読んだのは貴志祐介「悪の教典」。過去作は「青の炎」のみ既読。

面白すぎて文庫上下巻合わせて 900ページくらいを一気に読み終えてしまった。今年読んだ本の中ではぶっちぎりでベスト(刊行年は2010年)。
人並み外れた高い知能を持つサイコパスの高校教師が殺人事件を起こす,っていうよくありそうなホラー小説です。「青の炎」を読んだ時も思ったけども,この作者は地の文がウィットに富んでて,ストーリーに動きがないところでもいちいち唸ってしまう魅力がある。その辺は綾辻行人とか島田荘司みたいな本格ミステリ屋にはないところだよなーとか思いました。

ごく微量のネタバレ気味の言及もしておく(具体的な展開は伏せますが雰囲気で察せちゃうかも)。
下巻の連続殺人の展開は,「そんなバカな」っていう非現実感を打ち消すくらいの筆力,ストーリーに引きこむ引力があるし,その上であえてセオリーな展開を外すことで改めて「シリアル・キラーの非現実感」みたいなものを読者に叩きつけてくる。しかも,後半の章から作中時刻が分刻みに提示されるんだけど,ちょうどその時計のペースが読者のページをめくるペースとだいたい一致するくらいの文章量になってるのにはもう脱帽,リアルタイム感完璧。最後のオチも丁寧に丁寧に伏線を張っておいて,それでいて予想の斜め上を行く展開を準備してるのがホントに凄い。

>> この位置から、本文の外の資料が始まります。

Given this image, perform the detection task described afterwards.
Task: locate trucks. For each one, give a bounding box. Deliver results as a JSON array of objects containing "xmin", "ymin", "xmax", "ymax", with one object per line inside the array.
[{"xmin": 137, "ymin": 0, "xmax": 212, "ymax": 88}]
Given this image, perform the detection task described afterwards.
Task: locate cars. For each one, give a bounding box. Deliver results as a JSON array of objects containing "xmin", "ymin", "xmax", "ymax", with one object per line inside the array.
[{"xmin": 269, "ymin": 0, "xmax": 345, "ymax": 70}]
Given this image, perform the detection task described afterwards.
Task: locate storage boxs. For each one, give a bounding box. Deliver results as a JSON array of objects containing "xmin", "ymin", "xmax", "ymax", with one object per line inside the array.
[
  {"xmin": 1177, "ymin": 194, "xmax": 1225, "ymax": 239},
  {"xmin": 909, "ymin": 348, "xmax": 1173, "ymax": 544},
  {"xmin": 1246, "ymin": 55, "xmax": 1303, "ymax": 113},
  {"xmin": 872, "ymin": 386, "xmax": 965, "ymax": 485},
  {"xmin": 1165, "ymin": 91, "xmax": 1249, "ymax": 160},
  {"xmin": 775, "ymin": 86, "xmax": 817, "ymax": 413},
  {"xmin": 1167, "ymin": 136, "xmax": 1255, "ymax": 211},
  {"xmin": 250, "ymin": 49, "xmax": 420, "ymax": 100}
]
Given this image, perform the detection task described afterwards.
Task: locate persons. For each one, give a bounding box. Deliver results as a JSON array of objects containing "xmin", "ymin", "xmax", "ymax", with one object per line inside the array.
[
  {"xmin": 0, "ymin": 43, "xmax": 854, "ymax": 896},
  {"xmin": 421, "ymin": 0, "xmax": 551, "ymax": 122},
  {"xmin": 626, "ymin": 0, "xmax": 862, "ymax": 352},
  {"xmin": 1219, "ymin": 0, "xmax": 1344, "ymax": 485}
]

第11章は最初から最後まで鳥肌立ちっぱなしだった。

惜しむらくは王様のブランチで映画の予告編を先に見ちゃったことですね。文庫の帯にもデカデカと伊藤英明が写ってるから,主人公の蓮実のイメージが完全に伊藤英明で固まっちゃってちょっとだけつまらなかった。それでも今のところ,この原作を三池崇史がどう映画化するのかに対する興味は,王様のブランチの持つ紹介した映画を見る気なくさせ力を上回ってます。

小説のタイトルは勿論エマーソン・レイク・アンド・パーマー「Brain Salad Surgery」収録の「Karn Evil 9」からの引用だし,途中でドリーム・シアターの名前も出てくる。作者はプログレ好きなんだなきっと。この人の本はどれも外れないっていうし,秋からアニメやるらしい「新世界より」も読んでおこうかしら。